_WHAT IS REQUIRED_
Reproduce each of the following entries word for word, with no changes.

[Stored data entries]
----------
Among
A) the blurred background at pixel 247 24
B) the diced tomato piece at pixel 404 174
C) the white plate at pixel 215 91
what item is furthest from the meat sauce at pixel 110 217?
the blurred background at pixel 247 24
----------
_THE ANSWER_
Among
A) the blurred background at pixel 247 24
B) the diced tomato piece at pixel 404 174
C) the white plate at pixel 215 91
what item is furthest from the meat sauce at pixel 110 217?
the blurred background at pixel 247 24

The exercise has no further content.